When autumn rolls around, most gardeners put plant-growing on the wayside and wait until spring to resume their gardening endeavors.
However, the cool autumn season offers better gardening opportunities than most people know. Chances to grow more vegetables after summer ends are plentiful and yield vegetables with a unique mild or sweet flavor compared to their summer counterparts.
Hardy Vegetables That You Can Grow In Fall
While fall time does present an excellent chance to grow additional crops beyond the end of summer, several factors influence the success of autumn gardening.
What types of vegetables you will be able to plant in your garden depends on how cold your local climate is. For instance, you will have a lot more time to grow more vegetables before freezing temperatures arrive if you live in the south. Okra, sweet potatoes, peppers, and tomatoes are several plants that can withstand cool temperatures until the frost arrives.
Cucumbers, snap-beans, and summer squash are a few vegetables that are riskier to plant in the fall, as they do not grow well past summer.
Since tuber and root vegetables grow halfway underground, these tough crops some of the most resilient plants that you can grow in the less hospitable fall weather. With the added protection of a high-quality mulch, vegetables such as carrots, potatoes, and beets are hardy enough to withstand a cold snap that causes the aboveground leaves and stems of the plant to perish.
When To Choose Your Seeds
The best way you can grow a successful garden in the fall time is to prepare well in advance. To give yourself plenty of time, start by purchasing your chosen seeds in the spring or summer. Seeds typically go out of stock after the green seasons’ end, so it is a good idea to buy packets of seeds well before fall begins.
You will want to make sure that you have sufficient room in your garden for the number of different vegetables you plan to grow in the fall season. An additional factor to consider is how long the respective growing season of your particular choices of vegetables take. The shorter the growing season, the more likely your crops will reach maturity before the first frost arrives. The most resilient plants can withstand temperatures as cold as 20 degrees Fahrenheit, so even when it is freezing out, your remaining vegetables will not necessarily all perish.
Be Aware Of The Weather
The estimated timeframe in which frost will occur depends on where exactly you live. Find your in the USDA Agricultural Research Service (ARS) Hardiness Zone Map: https://planthardiness.ars.usda.gov/PHZMWeb/
If you use this knowledge of your local climate in conjunction with how long it will take for your plants will take to mature, you will be able to plan your fall gardening schedule wisely.
Prepare Your Garden
As the last of your summer vegetables concludes the first half of the growing season, it is time to prepare your garden for falltime crops.

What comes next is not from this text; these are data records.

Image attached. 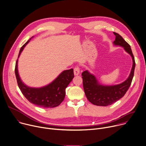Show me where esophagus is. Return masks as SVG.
Wrapping results in <instances>:
<instances>
[{"mask_svg": "<svg viewBox=\"0 0 146 146\" xmlns=\"http://www.w3.org/2000/svg\"><path fill=\"white\" fill-rule=\"evenodd\" d=\"M74 75H76V76L80 74V68L78 66H76L74 68Z\"/></svg>", "mask_w": 146, "mask_h": 146, "instance_id": "obj_1", "label": "esophagus"}]
</instances>
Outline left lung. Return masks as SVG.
<instances>
[{
    "mask_svg": "<svg viewBox=\"0 0 146 146\" xmlns=\"http://www.w3.org/2000/svg\"><path fill=\"white\" fill-rule=\"evenodd\" d=\"M115 36L113 44L124 48L132 57L133 64L131 73L124 82L115 85L106 86L98 83L95 76L86 70L82 72L83 85L86 96L92 104L97 106H108L121 98L131 84L135 68V62L130 45L118 33L113 32Z\"/></svg>",
    "mask_w": 146,
    "mask_h": 146,
    "instance_id": "8db88e82",
    "label": "left lung"
}]
</instances>
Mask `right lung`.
<instances>
[{
	"label": "right lung",
	"mask_w": 146,
	"mask_h": 146,
	"mask_svg": "<svg viewBox=\"0 0 146 146\" xmlns=\"http://www.w3.org/2000/svg\"><path fill=\"white\" fill-rule=\"evenodd\" d=\"M32 37L21 47L18 58ZM18 59L17 60L15 68L17 83L22 93L29 102L39 107L52 108L59 106L63 101L66 89L74 77L73 69L63 71L52 82L45 86L35 88L26 86L21 80L18 71Z\"/></svg>",
	"instance_id": "1"
}]
</instances>
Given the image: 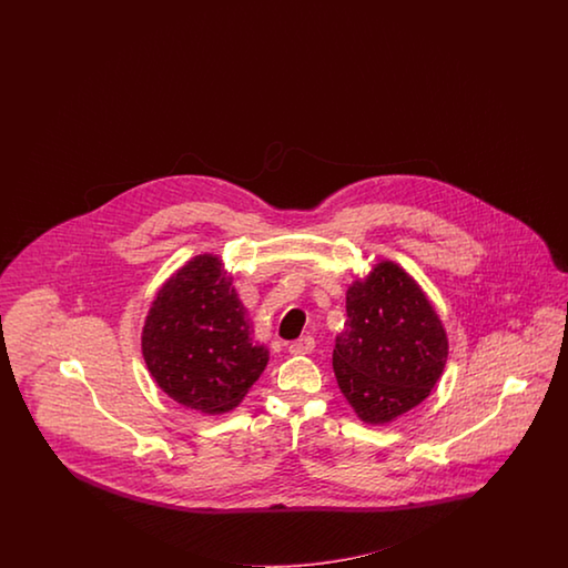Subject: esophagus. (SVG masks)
<instances>
[{"label": "esophagus", "mask_w": 568, "mask_h": 568, "mask_svg": "<svg viewBox=\"0 0 568 568\" xmlns=\"http://www.w3.org/2000/svg\"><path fill=\"white\" fill-rule=\"evenodd\" d=\"M314 345H316V342H314V337L312 335H306V337H300L297 342H293V344H290V352L292 354H310L312 349H314Z\"/></svg>", "instance_id": "obj_1"}]
</instances>
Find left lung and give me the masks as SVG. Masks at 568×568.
I'll return each mask as SVG.
<instances>
[{
	"mask_svg": "<svg viewBox=\"0 0 568 568\" xmlns=\"http://www.w3.org/2000/svg\"><path fill=\"white\" fill-rule=\"evenodd\" d=\"M333 371L366 425H387L429 397L446 368L447 333L427 293L394 260H378L345 292Z\"/></svg>",
	"mask_w": 568,
	"mask_h": 568,
	"instance_id": "1",
	"label": "left lung"
}]
</instances>
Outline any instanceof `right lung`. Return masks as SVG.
I'll list each match as a JSON object with an SVG mask.
<instances>
[{"label":"right lung","instance_id":"add662e5","mask_svg":"<svg viewBox=\"0 0 568 568\" xmlns=\"http://www.w3.org/2000/svg\"><path fill=\"white\" fill-rule=\"evenodd\" d=\"M141 354L166 396L210 416L237 408L268 364L233 275L207 252L187 260L155 293Z\"/></svg>","mask_w":568,"mask_h":568}]
</instances>
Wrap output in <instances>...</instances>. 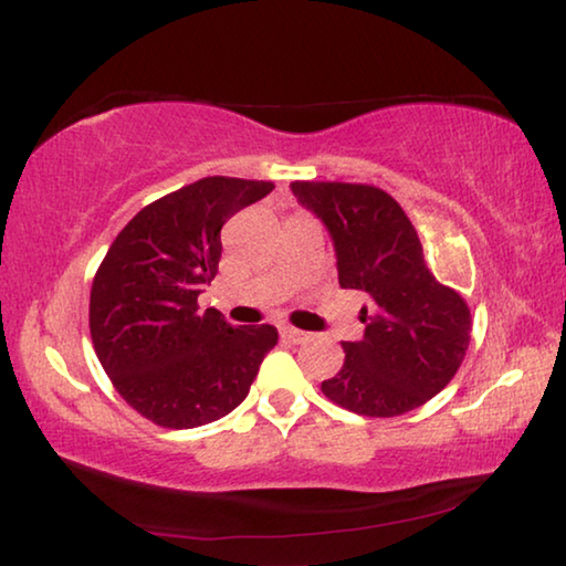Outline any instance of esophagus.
<instances>
[{
  "mask_svg": "<svg viewBox=\"0 0 566 566\" xmlns=\"http://www.w3.org/2000/svg\"><path fill=\"white\" fill-rule=\"evenodd\" d=\"M280 332H282V337L286 339V343H294V345H300V343H304V339H310L307 332H302L297 327H290V325L280 327Z\"/></svg>",
  "mask_w": 566,
  "mask_h": 566,
  "instance_id": "esophagus-1",
  "label": "esophagus"
}]
</instances>
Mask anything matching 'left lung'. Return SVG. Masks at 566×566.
Returning <instances> with one entry per match:
<instances>
[{
  "mask_svg": "<svg viewBox=\"0 0 566 566\" xmlns=\"http://www.w3.org/2000/svg\"><path fill=\"white\" fill-rule=\"evenodd\" d=\"M290 188L325 223L339 286L370 297L363 339L343 343V370L322 382V392L370 418L420 408L451 382L469 349L471 312L463 297L430 272L416 229L390 193L337 181Z\"/></svg>",
  "mask_w": 566,
  "mask_h": 566,
  "instance_id": "1",
  "label": "left lung"
}]
</instances>
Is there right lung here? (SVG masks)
I'll list each match as a JSON object with an SVG mask.
<instances>
[{"mask_svg":"<svg viewBox=\"0 0 566 566\" xmlns=\"http://www.w3.org/2000/svg\"><path fill=\"white\" fill-rule=\"evenodd\" d=\"M274 184L209 176L128 221L90 292V335L130 408L164 428L229 416L276 345L272 325L234 327L199 294L219 272L221 227Z\"/></svg>","mask_w":566,"mask_h":566,"instance_id":"obj_1","label":"right lung"}]
</instances>
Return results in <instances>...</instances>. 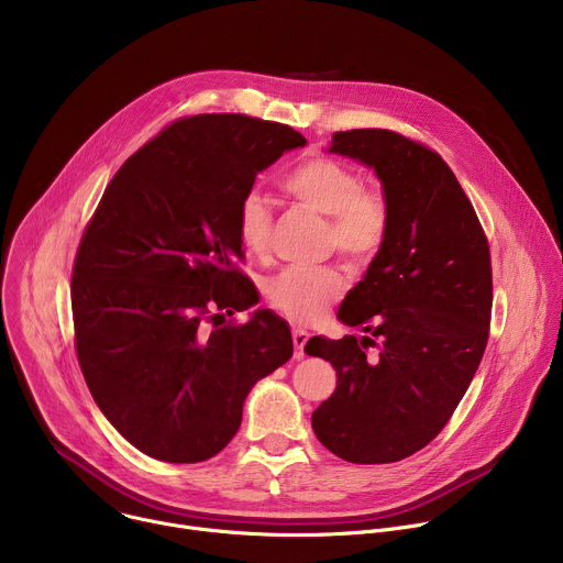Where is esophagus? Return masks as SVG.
Listing matches in <instances>:
<instances>
[{
    "mask_svg": "<svg viewBox=\"0 0 563 563\" xmlns=\"http://www.w3.org/2000/svg\"><path fill=\"white\" fill-rule=\"evenodd\" d=\"M307 339H309V334L305 332V330H294L291 332V341H294V347H296V352H294V356L296 358H302L305 356V343H307Z\"/></svg>",
    "mask_w": 563,
    "mask_h": 563,
    "instance_id": "34e87169",
    "label": "esophagus"
}]
</instances>
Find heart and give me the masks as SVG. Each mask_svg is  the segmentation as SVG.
Segmentation results:
<instances>
[{"label": "heart", "mask_w": 563, "mask_h": 563, "mask_svg": "<svg viewBox=\"0 0 563 563\" xmlns=\"http://www.w3.org/2000/svg\"><path fill=\"white\" fill-rule=\"evenodd\" d=\"M283 191L305 209L328 216L325 247L339 252L352 267H367L385 247L391 229V202L383 187L363 185L352 165L332 155H309L291 167ZM235 233L250 254L272 247L274 211L258 191H247L235 205ZM339 267H287L265 283V300L291 323L311 325L323 318L345 291Z\"/></svg>", "instance_id": "obj_1"}]
</instances>
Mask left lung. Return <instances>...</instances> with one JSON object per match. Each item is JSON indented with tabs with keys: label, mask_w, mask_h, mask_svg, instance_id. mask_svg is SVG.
I'll use <instances>...</instances> for the list:
<instances>
[{
	"label": "left lung",
	"mask_w": 563,
	"mask_h": 563,
	"mask_svg": "<svg viewBox=\"0 0 563 563\" xmlns=\"http://www.w3.org/2000/svg\"><path fill=\"white\" fill-rule=\"evenodd\" d=\"M332 151L374 167L391 229L339 309L345 325L372 336H313L305 345L336 369V391L313 410L311 428L350 463H394L445 428L484 358L490 245L456 176L428 144L389 129H352L332 135Z\"/></svg>",
	"instance_id": "8db88e82"
}]
</instances>
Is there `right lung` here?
Here are the masks:
<instances>
[{"label": "right lung", "mask_w": 563, "mask_h": 563, "mask_svg": "<svg viewBox=\"0 0 563 563\" xmlns=\"http://www.w3.org/2000/svg\"><path fill=\"white\" fill-rule=\"evenodd\" d=\"M307 140L240 113L172 122L118 169L85 227L70 307L79 369L140 452L198 463L238 432L254 383L294 354L269 309L222 323L258 296L238 269L235 205L256 174Z\"/></svg>", "instance_id": "1"}]
</instances>
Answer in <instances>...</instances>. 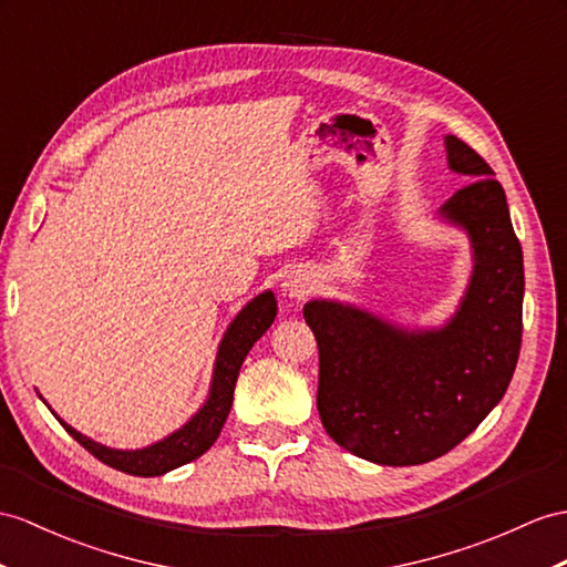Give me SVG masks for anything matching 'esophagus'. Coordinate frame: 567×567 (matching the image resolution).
I'll list each match as a JSON object with an SVG mask.
<instances>
[{
    "label": "esophagus",
    "instance_id": "obj_1",
    "mask_svg": "<svg viewBox=\"0 0 567 567\" xmlns=\"http://www.w3.org/2000/svg\"><path fill=\"white\" fill-rule=\"evenodd\" d=\"M281 288H284V296H286V298H291V300H302V298L312 293L315 281H312V276H310L308 271L298 269V271H291V274L286 276L284 284H281Z\"/></svg>",
    "mask_w": 567,
    "mask_h": 567
}]
</instances>
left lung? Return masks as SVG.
<instances>
[{"instance_id":"8db88e82","label":"left lung","mask_w":567,"mask_h":567,"mask_svg":"<svg viewBox=\"0 0 567 567\" xmlns=\"http://www.w3.org/2000/svg\"><path fill=\"white\" fill-rule=\"evenodd\" d=\"M447 163L472 183L440 206L466 230L474 274L452 320L406 331L361 308H302L320 349L317 411L329 437L355 457L413 466L443 457L501 402L519 358L524 265L503 185L457 136Z\"/></svg>"}]
</instances>
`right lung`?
<instances>
[{"label":"right lung","instance_id":"right-lung-1","mask_svg":"<svg viewBox=\"0 0 567 567\" xmlns=\"http://www.w3.org/2000/svg\"><path fill=\"white\" fill-rule=\"evenodd\" d=\"M276 310L279 308H276L274 293L265 291L255 300L247 302V306L236 315V320L230 322L224 339H220L214 365V380L206 404L179 427V431L161 440L156 445H148L144 450H113L101 443H93L91 437L74 431L72 425H66L58 413L52 411L54 419H58L66 427V433L72 435L81 447H86L95 460H101L103 464L113 466L124 474L161 476L187 462H195L216 443L220 427H224L228 419L233 392H236L238 372L245 355L250 353L255 341L271 327Z\"/></svg>","mask_w":567,"mask_h":567}]
</instances>
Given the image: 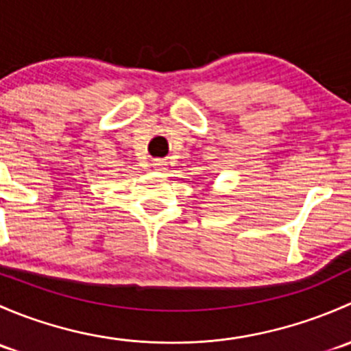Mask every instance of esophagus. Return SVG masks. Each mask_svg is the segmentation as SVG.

You will need to remove the remnants of summer plants and weeds that are drying up in the garden to avoid the spread of disease and harmful bacteria to your fall plants.
After your garden is clean, add nutrient-rich mulch or compost to the soil to increase the health of the next crop. If you did not add much fertilizer in the spring or summer, you may wish to sprinkle some more on your garden. If you already applied a lot of fertilizer earlier in the year, you can probably forgo this step.
As a final measure, till the surface of your garden, water it, and allow it to sit between 12 and 24 hours. Now, it is time to begin your autumn planting.
Gardening does not need to end along with summer. Fall gardening gives you a chance to extend the growing season all the way until winter. This makes autumn the perfect time to grow hardy root vegetables and other plants that can mature quickly so that you can enjoy fresh, uniquely flavored food late into the year.